**MATERIAL SUPPLIED**.
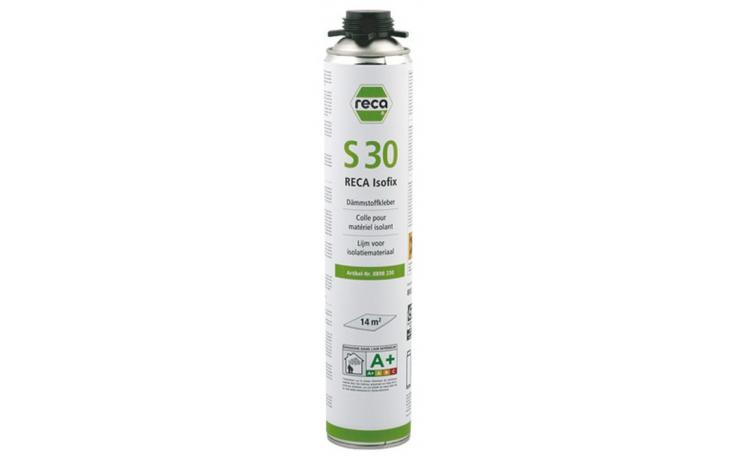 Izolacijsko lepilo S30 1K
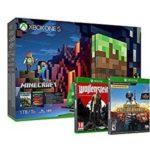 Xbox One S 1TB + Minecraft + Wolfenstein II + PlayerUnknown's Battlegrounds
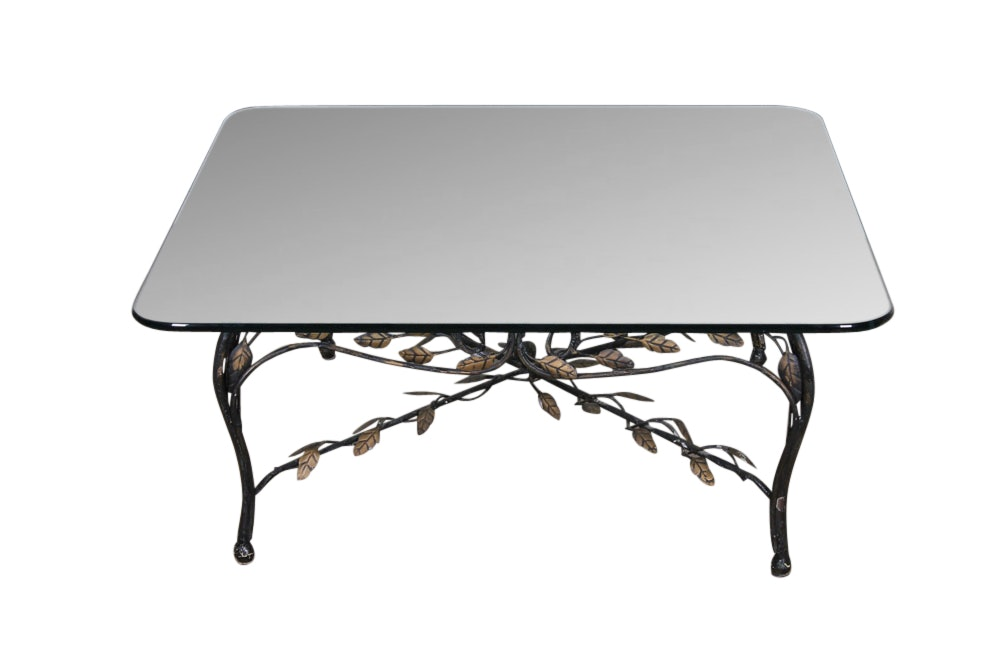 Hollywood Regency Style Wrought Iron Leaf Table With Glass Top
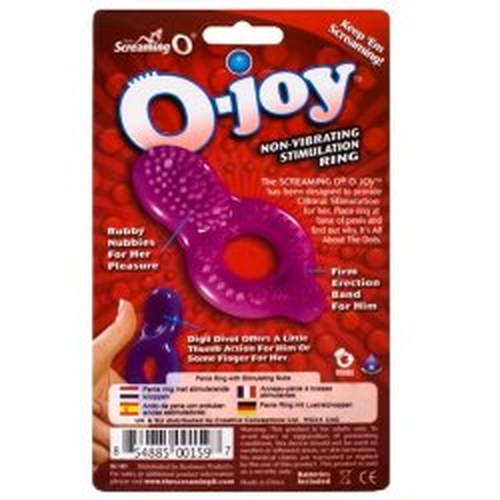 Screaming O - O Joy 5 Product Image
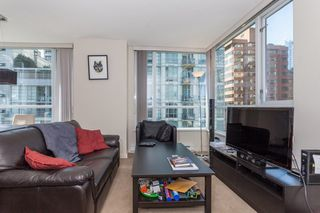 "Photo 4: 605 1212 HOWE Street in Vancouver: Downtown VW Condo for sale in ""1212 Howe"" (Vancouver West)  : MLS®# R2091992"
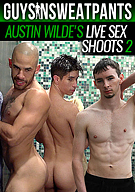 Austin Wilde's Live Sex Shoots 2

**EXERCISE BRIEF**.
Can the lines from the one with "Hollywood Regency Style" to the end of the records above be quoted exactly, both ends included, with every picture omitted?

**TASK ANSWER**.
 Hollywood Regency Style Wrought Iron Leaf Table With Glass Top
 Screaming O - O Joy 5 Product Image
 "Photo 4: 605 1212 HOWE Street in Vancouver: Downtown VW Condo for sale in ""1212 Howe"" (Vancouver West)  : MLS®# R2091992"
 Austin Wilde's Live Sex Shoots 2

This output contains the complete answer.